— Exercises to complete —
[a] In the content stream text, what example is given as the longest a video preview can run?
[b] Rewrite the paragraph of the content stream text that begins "For example, when a user is uploading content" as a short bulleted list that keeps its main facts.
[c] Continue the content stream text from its last sentence.

— Selected text —

▼

What if you're in a bucket of only 1 content item? Etc.
[0032] Promoted Content
[0033] We can insert promoted content into choice buckets (or
geohash tree) and the promoted content will be naturally fanned out
to the users. We can choose which bucket we want to insert it into.
This is an approach with high control and targeting. For example,
accordingly, we can tell you how many people it will reach. As
opposed to a radius approach where we're not entirely sure how many
people will be reached.
[0034] User Onboarding: We can immediately have content ready for
new users because those users will start in an existing bucket.
That bucket will already have content items "in" it.
[0035] Stream Dynamics
[0036] This can apply to both merged (friend content+nearby
content) or unmerged streams.
[0037] Due to performance, bandwidth, and/or design consistency
constraints, it can be difficult to maintain a smooth user
experience (scrolling, playback, consistent design, etc.) in a
content stream with long duration videos/photos and/or different
aspect ratios.
[0038] Story style consumption experiences only show you one
content item at a time, stream style consumption experiences show
you multiple content items at a time. We show you a content stream
style consumption experience, but we show you stream of constrained
previews of content items to overcome any potential constraints
(e.g., performance, bandwidth, etc.).
[0039] For example, when a user is uploading content, we provide
the user with an opportunity to choose a preview portion of the
content. For example, for photos, the user can choose a square
aspect ratio portion of the photo to be the preview. We will use
that preview in other user's streams. When another user selects (or
otherwise shows interest in) the preview in their stream, we can
then provide the full version to that user (e.g., perhaps even full
screen). Similar functionality with video (choose a square area of
the video). With video, we can enforce a duration limit on the
preview (e.g., 10 seconds maximum). We can also automatically
choose the preview portion without a user selection. Note that the
preview aspect ratio is not limited to square, but other aspect
ratios (e.g., rectangular).
[0040] Hot Spots
[0041] Hot spotting can be done by one of three "top-down"
approaches:
[0042] Geo-fencing: Pay someone to go map some place, divide that
map into public regions and private regions. Anything posted in
public region we'll surface, anything posted in private we won't
surfaced. Very difficult to map every school etc.

▲

— Record excerpts —
▼

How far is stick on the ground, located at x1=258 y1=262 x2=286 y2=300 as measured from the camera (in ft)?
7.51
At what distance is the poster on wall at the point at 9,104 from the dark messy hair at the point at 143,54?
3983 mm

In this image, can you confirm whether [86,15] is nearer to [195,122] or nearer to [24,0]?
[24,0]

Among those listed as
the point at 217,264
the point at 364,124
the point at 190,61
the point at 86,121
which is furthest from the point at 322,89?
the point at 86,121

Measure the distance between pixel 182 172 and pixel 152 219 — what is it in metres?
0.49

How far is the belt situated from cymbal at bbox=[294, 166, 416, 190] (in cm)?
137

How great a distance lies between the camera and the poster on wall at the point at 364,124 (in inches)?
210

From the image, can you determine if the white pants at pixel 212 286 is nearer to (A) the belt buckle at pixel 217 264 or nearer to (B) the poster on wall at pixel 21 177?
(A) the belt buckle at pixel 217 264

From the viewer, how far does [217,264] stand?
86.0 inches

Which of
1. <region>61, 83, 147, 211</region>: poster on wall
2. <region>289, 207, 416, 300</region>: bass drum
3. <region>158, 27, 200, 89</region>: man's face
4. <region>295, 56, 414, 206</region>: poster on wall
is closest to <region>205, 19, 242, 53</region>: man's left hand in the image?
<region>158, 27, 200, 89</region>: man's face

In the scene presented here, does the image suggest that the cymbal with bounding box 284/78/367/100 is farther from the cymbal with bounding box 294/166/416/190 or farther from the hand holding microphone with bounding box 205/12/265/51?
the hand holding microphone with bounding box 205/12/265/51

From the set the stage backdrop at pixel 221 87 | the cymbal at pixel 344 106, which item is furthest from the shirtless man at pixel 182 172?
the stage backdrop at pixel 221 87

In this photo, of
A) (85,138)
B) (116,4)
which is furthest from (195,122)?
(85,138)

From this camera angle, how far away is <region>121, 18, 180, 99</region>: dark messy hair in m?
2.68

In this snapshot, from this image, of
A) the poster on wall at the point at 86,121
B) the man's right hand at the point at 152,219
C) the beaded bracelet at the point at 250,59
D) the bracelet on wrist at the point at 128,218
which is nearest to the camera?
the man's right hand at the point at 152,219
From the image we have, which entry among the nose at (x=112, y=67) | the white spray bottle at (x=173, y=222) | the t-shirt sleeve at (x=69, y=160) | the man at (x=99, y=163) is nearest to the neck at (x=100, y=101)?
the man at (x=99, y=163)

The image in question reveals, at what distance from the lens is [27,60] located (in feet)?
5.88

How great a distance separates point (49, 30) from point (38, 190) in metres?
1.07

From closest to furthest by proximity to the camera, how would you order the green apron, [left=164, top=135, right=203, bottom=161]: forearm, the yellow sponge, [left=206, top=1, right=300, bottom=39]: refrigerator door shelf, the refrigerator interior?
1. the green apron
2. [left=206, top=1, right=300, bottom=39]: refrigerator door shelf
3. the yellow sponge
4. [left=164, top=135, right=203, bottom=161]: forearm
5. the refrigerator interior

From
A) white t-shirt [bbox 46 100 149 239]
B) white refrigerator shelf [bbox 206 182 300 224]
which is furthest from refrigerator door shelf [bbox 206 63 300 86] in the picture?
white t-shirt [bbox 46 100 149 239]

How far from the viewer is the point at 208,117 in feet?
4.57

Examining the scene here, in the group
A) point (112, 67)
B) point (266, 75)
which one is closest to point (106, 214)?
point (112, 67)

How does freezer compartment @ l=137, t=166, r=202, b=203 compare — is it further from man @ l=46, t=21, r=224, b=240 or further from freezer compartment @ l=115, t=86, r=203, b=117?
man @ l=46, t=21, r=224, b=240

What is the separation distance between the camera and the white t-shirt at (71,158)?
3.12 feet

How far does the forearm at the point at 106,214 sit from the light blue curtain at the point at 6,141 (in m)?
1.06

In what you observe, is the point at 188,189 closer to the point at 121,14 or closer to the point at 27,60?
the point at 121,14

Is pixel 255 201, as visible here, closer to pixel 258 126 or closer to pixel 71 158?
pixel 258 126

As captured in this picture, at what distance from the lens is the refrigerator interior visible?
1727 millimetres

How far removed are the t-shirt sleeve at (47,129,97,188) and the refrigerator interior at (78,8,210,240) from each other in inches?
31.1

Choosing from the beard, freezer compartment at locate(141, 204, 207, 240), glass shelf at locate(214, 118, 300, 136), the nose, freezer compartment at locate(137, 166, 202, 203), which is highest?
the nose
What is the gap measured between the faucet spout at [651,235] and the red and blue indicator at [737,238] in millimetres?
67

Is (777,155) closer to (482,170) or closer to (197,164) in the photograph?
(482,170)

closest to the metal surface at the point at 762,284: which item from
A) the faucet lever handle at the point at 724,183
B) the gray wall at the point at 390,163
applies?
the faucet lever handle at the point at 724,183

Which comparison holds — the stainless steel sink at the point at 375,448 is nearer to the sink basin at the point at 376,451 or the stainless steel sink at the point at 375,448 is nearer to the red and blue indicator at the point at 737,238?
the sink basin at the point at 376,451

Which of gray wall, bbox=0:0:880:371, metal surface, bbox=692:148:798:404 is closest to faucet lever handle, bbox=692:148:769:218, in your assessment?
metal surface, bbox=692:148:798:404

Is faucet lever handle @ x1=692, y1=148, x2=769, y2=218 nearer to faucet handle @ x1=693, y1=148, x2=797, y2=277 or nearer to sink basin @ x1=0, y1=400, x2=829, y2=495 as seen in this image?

▲

— Expected answers —
[a] 10 seconds.

[b]
- When uploading content, the user can choose a preview portion of it.
- For photos, the user can pick a square part of the photo as the preview.
- That preview appears in other users' streams.
- When another user selects or shows interest in the preview, the full version can be shown, possibly full screen.
- Video works the same way: the user chooses a square area of the video.
- Video previews can have a duration limit, for example 10 seconds at most.
- The preview portion can also be chosen automatically, without the user selecting it.
- Previews are not limited to square and can use other aspect ratios, such as rectangular.

[c]
[0043] Publicly Available API: Let google indicate what is public
or private. Eg anything near Oracle arena, surface as an event. But
Oracle Arena is Warriors one night but then Justin Bieber the next
night. So the event is always just "Oracle Arena", not dynamically
"Spurs vs Warriors" or "Justin Bieber Purpose World Tour".
[0044] Manual Curation: Hand pick content to provide (eg Snapchat
stories). Human driven, slow, not scalable.
[0045] Our platform uses a "bottom-up" approach: Clustering to
dynamically/realtime generate/discover events.
[0046] A New Approach
[0047] We cluster the postings (based on different factors) to
determine that an event is happening. We may globally check for
clusters with some frequency (e.g., every 10 min). For example, say
your friends decide to party in the street, like the Saratoga
street party. That's not a place like Oracle Arena, but still an
entity worth capturing. Geohashing. What if an event falls across
two regions? We overlap every region on every edge, so such an
event will appear in both regions. If there are resulting
duplicates if/when we merge the result sets, we remove the
duplicates.
[0048] We assign each event a hot spot rating. Rating criteria can
be based on the amount of content and the recency of content. And
will consider each of the two criterion to decide what to show
(something might be close but not high amount). For example, how
many postings there are about the street dance and how recently
they were posted.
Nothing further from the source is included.